COVID-19 and the decolonisation of aid debate were selected due to the acute disruption they caused in 2020;

While responding to epidemics and reflections on racism in aid were not new to the humanitarian system, the COVID-19 Pandemic required new ways of working in fast order, and the BLM protests brought renewed urgency to how aid organisations consider their roles and approaches.

The aim of the ALNAP Meeting, and this paper, is to learn how the humanitarian system responded to these disruptors.

In pursuing this, the paper distinguishes between ‘disruption’ and ‘change’:

  • Disruption signifies ‘the action of preventing something, especially a system, process, or event, from continuing as usual or as expected’ (Cambridge University Press, 2013). It may be brief or long term, and deep or surface level. A disruptor is the actor or thing that causes this disruption (ibid).

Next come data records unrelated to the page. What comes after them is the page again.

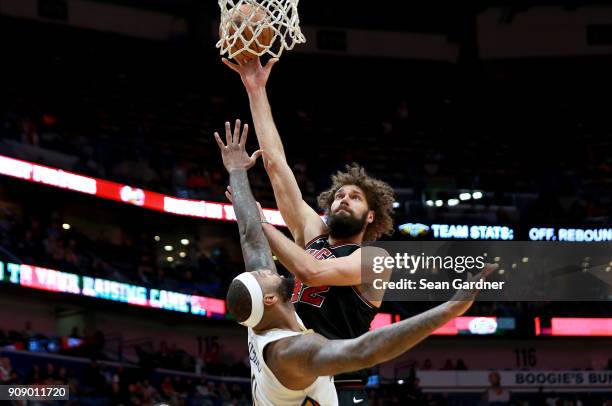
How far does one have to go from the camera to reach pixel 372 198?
5754 mm

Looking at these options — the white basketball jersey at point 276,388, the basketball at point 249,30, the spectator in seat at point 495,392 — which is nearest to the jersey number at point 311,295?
the white basketball jersey at point 276,388

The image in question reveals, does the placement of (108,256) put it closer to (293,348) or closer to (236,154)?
(236,154)

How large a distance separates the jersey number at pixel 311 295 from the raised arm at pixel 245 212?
743 mm

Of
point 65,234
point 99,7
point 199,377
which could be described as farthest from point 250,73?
point 99,7

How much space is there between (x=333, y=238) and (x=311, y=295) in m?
0.36

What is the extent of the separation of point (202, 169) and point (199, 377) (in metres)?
6.00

  • Change is an action or process through which something becomes different (Merriam-Webster, n.d). Changes may be small or large in scale, incremental or transformational in degree, and may occur gradually, or rapidly (Knox-Clarke 2017). Changes can also move in either positive or negative directions of travel.

This paper looks specifically at three important themes of change that emerged during the inception phase of the study: changes in localisation, changes in humanitarian financing, and changes in humanitarian operations.

1.1 Methodology

The research for this paper used a qualitative approach, combining insights from existing literature with key informant interviews (KIIs) to understand where changes are happening in the humanitarian system and the extent to which these changes are significant. The research team conducted an initial review of academic and grey literature in May 2021 to identify themes that this paper could usefully explore ahead of the 2021 Meeting.

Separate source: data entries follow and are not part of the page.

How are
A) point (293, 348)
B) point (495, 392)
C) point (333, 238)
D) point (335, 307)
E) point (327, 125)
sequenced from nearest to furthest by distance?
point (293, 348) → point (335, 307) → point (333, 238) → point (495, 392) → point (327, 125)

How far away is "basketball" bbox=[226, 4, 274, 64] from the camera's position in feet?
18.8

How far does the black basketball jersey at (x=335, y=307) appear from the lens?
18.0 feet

Between June and August 2021, the research team conducted 33 KIIs with a diverse range of stakeholders. Many have been part of the humanitarian system for decades, working in bilateral and multilateral aid agencies including the UN, international and local non-governmental organisations (INGOs and LNGOs), civil society networks, think tanks and universities, and contributing directly and indirectly to crisis responses in Afghanistan, Bangladesh, Lebanon, Syria and Yemen. In parallel and following the KIIs, the team reviewed additional literature to dive deeper into a smaller set of themes that are now covered by the paper. Interviews were conducted in English or French. Insights from the interviews were broadly consistent with recent literature.

Given the vastness and complexity of the humanitarian system and the limited time available to conduct the research, this paper is not a comprehensive review of change. Perceptions of change vary depending on who is asked and how people within the system understand discourses such as localisation and decolonisation.

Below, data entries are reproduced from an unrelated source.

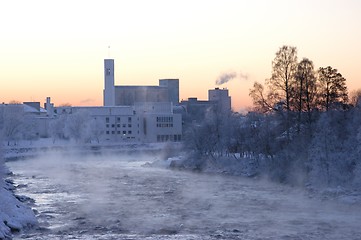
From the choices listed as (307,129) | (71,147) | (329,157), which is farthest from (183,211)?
(71,147)

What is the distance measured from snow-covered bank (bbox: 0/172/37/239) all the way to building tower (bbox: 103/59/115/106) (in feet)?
414

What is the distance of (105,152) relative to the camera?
98.9m

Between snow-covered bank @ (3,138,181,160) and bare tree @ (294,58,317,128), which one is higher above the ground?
bare tree @ (294,58,317,128)

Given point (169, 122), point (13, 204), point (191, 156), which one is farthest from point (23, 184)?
point (169, 122)

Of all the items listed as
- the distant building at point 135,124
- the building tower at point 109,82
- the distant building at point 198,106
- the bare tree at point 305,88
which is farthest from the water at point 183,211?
the building tower at point 109,82

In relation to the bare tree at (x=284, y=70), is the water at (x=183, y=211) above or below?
below

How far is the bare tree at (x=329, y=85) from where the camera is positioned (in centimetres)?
4538

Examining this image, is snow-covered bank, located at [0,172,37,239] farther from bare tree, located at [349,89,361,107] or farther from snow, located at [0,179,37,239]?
bare tree, located at [349,89,361,107]

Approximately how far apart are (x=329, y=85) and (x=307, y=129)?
11.7ft

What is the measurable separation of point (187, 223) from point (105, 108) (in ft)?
335

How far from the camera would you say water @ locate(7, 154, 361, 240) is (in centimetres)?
2600

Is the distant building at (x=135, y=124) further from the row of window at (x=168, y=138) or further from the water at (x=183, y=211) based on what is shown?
the water at (x=183, y=211)

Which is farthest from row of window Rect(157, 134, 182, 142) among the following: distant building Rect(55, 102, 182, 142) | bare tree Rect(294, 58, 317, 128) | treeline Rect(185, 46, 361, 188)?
bare tree Rect(294, 58, 317, 128)

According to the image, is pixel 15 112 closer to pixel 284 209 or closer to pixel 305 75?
pixel 305 75
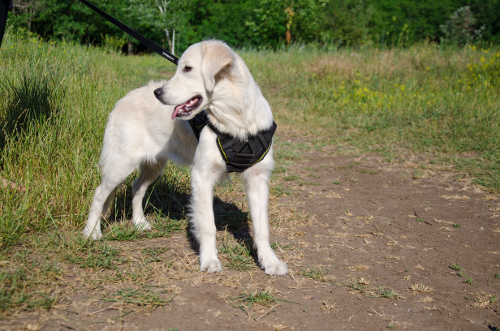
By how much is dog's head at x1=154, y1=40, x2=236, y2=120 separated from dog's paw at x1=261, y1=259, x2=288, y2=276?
3.98ft

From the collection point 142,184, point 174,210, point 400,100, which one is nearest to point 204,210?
point 142,184

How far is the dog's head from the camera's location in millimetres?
2902

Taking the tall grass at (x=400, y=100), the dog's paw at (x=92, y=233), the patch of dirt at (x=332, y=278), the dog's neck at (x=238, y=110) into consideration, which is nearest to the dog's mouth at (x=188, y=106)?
the dog's neck at (x=238, y=110)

The paper is organised as follows. Section 2 provides a summary of recent studies on change in the context of external triggers of the past and a brief overview of the pandemic and the decolonisation debate. Section 3 explores the extent to which the pandemic and the debate catalysed change in localisation. Sections 4 and 5 follow with similar insights on humanitarian financing and operations. Section 6 concludes with final thoughts.